"Ludlum, Robert - The Cry Of The Halidon" - читать интересную книгу автора (Ludlum Robert)


PORT ANTONIO, JAMAICA

The white sheet of ocean spray burst up from the coral rock and appeared
suspended, the pitch-blue waters of the Caribbean serving as a backdrop.
The spray cascaded forward and downward and asserted itself over
thousands of tiny, sharp, ragged crevices that were the coral overlay.
It became ocean again, at one with its source.

Timothy Durell walked out on the far edge of the huge free-form pool
deck, imposed over the surrounding coral, and watched the increasing
combat between water and rock.

This isolated section of the Jamaican north coast was a compromise
between man and natural phenomenon. Trident Villas were built on top of
a coral sheet, surrounded by it on three sides, with a single drive that
led to the roads in front.

The villas were miniature replicas of their names; guest houses that
fronted the sea and the fields of coral. Each an entity in itself, each
isolated from the others, as the entire resort complex was isolated from
the adjoining territory of Port Antonio.

Durell was the young English manager of Trident Villas, a graduate of
London's College of Hotel Management, with a series of letters after his
name indicating more knowledge and experience than his youthful
appearance would seem to support. But Durell was good; he knew it, the
Trident's owners knew it. He never stopped looking for the
unexpected-that, along with routine smoothness, was the essence of
superior management.

He had found the unexpected now. And it troubled him.

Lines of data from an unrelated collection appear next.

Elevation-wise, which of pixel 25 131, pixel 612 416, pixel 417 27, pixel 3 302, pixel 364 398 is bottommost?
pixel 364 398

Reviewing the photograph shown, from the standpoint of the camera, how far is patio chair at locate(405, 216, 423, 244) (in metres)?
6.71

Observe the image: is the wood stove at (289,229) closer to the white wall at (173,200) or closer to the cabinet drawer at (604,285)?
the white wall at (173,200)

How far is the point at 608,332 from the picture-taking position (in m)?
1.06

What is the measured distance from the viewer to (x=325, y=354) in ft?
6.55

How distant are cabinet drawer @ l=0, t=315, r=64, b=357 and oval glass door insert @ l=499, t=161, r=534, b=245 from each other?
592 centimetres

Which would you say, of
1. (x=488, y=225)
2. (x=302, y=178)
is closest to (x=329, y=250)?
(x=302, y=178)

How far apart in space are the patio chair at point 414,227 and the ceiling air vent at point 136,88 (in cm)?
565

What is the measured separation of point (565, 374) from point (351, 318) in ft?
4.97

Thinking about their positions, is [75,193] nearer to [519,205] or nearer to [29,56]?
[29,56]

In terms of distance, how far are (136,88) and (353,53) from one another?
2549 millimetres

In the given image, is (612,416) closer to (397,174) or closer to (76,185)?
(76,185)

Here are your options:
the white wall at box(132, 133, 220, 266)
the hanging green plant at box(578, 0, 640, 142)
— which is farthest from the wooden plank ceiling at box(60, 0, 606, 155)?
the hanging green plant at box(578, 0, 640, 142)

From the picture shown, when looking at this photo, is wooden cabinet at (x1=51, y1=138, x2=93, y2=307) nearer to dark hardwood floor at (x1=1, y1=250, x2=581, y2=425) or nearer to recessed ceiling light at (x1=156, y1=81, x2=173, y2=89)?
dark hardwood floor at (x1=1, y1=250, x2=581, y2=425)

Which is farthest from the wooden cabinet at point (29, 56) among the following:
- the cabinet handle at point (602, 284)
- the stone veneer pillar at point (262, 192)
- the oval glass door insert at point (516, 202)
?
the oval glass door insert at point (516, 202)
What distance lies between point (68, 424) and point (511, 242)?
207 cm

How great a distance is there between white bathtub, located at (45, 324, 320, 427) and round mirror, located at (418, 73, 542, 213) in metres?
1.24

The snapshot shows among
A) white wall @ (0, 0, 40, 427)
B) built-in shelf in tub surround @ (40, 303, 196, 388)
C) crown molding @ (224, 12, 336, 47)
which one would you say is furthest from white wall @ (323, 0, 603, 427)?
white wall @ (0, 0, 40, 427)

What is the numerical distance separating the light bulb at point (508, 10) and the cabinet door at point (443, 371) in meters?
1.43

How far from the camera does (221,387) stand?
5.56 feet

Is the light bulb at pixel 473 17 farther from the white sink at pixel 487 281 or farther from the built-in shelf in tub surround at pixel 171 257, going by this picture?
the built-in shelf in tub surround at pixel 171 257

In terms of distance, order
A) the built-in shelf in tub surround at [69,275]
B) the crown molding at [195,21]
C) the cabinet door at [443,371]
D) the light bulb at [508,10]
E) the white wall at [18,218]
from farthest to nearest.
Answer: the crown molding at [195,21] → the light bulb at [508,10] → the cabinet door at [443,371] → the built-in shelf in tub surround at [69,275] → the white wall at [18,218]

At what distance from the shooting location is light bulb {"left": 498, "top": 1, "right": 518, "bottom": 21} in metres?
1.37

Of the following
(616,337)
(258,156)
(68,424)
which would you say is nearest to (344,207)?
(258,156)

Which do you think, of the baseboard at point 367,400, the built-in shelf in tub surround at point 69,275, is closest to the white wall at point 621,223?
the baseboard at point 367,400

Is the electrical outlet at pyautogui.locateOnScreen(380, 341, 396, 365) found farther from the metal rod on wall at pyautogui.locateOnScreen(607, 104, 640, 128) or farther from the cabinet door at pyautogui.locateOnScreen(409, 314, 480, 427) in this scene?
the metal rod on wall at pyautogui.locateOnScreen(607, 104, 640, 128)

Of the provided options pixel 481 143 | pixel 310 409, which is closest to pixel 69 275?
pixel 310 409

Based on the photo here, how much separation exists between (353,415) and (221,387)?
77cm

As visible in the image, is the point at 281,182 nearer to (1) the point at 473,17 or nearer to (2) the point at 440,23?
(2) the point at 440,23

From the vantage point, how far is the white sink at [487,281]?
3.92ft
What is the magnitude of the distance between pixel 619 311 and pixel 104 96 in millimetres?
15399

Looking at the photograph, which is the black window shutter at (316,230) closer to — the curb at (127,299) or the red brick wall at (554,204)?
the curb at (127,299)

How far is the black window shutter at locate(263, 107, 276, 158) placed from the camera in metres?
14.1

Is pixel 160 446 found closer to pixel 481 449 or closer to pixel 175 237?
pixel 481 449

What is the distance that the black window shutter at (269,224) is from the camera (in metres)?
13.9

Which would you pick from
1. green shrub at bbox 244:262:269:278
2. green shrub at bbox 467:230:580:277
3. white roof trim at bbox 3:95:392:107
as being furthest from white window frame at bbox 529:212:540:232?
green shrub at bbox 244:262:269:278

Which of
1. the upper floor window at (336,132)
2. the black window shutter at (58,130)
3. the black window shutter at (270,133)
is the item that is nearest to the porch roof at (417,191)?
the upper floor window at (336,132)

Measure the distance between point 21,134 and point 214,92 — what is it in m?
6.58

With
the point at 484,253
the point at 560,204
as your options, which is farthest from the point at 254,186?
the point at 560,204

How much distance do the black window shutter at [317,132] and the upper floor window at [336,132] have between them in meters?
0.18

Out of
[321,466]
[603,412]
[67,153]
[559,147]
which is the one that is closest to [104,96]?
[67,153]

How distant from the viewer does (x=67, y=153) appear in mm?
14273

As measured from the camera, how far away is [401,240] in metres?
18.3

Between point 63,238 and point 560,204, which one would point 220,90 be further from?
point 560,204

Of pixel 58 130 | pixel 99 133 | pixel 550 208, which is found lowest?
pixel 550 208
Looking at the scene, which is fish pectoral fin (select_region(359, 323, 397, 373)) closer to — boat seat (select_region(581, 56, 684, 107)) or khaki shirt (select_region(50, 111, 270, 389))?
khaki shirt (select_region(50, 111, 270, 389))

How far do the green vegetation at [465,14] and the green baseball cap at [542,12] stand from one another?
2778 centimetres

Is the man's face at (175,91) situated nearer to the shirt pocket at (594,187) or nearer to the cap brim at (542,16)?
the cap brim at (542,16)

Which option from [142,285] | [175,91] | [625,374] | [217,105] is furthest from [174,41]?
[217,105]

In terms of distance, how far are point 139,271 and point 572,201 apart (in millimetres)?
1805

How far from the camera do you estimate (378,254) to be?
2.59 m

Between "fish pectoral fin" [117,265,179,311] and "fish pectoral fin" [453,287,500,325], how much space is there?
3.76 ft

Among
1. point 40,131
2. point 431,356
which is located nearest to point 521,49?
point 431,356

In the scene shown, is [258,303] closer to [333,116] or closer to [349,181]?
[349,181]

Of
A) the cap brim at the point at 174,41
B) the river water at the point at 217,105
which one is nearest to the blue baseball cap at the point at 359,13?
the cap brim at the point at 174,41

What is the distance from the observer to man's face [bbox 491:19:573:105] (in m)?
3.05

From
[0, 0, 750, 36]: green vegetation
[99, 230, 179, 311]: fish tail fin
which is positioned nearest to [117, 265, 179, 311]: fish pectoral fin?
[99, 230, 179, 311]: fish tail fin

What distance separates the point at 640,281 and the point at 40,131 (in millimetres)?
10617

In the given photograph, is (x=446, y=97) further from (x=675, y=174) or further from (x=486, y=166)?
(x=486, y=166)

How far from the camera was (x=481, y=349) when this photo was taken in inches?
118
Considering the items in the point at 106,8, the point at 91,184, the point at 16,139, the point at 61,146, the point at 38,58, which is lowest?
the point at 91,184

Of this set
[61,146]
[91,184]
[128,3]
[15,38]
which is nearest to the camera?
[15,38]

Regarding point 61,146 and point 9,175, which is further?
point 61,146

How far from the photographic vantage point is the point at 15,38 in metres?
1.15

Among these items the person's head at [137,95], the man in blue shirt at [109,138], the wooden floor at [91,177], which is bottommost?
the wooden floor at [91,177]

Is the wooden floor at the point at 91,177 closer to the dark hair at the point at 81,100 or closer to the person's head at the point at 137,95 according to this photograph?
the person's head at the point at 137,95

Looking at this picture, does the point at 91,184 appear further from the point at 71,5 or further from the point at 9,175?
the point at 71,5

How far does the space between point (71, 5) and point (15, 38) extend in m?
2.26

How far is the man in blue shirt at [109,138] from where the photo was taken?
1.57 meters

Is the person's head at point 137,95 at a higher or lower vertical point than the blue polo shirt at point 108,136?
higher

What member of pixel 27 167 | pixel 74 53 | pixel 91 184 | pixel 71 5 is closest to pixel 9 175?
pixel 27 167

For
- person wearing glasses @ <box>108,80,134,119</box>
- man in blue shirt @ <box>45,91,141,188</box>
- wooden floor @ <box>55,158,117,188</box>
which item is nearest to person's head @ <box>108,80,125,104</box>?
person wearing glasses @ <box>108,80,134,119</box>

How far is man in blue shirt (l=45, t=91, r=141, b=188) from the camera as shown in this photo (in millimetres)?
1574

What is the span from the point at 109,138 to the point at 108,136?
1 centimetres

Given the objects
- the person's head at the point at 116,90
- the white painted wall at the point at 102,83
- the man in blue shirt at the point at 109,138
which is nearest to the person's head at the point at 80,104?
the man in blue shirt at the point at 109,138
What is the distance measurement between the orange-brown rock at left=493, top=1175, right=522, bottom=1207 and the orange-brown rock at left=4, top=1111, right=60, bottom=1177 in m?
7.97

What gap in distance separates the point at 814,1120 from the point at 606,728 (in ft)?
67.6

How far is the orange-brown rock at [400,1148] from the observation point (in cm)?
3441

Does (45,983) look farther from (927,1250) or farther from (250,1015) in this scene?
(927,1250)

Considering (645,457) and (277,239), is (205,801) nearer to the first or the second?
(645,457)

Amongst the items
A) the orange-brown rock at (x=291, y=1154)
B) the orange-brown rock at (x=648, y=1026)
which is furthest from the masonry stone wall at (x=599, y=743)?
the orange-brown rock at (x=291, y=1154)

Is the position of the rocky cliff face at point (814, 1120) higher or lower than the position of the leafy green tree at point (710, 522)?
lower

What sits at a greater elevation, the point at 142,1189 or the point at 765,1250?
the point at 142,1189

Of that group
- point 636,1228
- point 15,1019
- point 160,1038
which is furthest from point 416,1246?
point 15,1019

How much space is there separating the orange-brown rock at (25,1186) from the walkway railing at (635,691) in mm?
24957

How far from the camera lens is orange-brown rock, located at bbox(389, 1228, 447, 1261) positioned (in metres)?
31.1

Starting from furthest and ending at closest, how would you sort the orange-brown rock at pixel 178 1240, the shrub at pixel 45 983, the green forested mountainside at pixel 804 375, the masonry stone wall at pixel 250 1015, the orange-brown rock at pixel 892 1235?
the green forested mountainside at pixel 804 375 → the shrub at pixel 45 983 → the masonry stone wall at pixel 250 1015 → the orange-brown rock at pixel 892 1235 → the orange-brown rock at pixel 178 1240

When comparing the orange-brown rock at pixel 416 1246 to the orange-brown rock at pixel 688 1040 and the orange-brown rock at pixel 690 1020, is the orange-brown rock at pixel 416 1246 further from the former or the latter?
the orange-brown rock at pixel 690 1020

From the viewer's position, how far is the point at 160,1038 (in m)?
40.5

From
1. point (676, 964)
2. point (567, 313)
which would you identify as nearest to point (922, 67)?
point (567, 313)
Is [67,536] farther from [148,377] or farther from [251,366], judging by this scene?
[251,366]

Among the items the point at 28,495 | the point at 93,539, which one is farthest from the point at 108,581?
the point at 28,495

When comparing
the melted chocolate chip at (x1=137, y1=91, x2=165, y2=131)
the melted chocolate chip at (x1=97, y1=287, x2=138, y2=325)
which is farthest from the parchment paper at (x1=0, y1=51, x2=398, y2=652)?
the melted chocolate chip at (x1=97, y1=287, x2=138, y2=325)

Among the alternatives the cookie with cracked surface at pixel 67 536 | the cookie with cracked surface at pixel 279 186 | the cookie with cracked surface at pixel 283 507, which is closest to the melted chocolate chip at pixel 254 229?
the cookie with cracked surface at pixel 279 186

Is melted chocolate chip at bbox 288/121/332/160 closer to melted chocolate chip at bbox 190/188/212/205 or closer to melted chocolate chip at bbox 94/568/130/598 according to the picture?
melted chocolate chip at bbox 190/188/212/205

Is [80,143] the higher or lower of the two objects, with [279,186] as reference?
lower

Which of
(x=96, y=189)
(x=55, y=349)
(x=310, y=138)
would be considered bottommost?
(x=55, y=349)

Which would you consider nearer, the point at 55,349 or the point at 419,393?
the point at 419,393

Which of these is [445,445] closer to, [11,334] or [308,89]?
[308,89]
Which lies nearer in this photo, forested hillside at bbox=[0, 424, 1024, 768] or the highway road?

It was a mathematical impossibility. Or, if not impossible, certainly
improbable in the extreme.

It simply did not make sense.

"Mr. Durell?"

He turned. His Jamaican secretary, her brown skin and features
bespeaking the age-old coalition of Africa and Empire, had walked out on
the deck with a message.

"Yes?"

"Lufthansa flight sixteen from Munich will be late getting into
Montego."

"That's the Keppler reservation, isn't it?"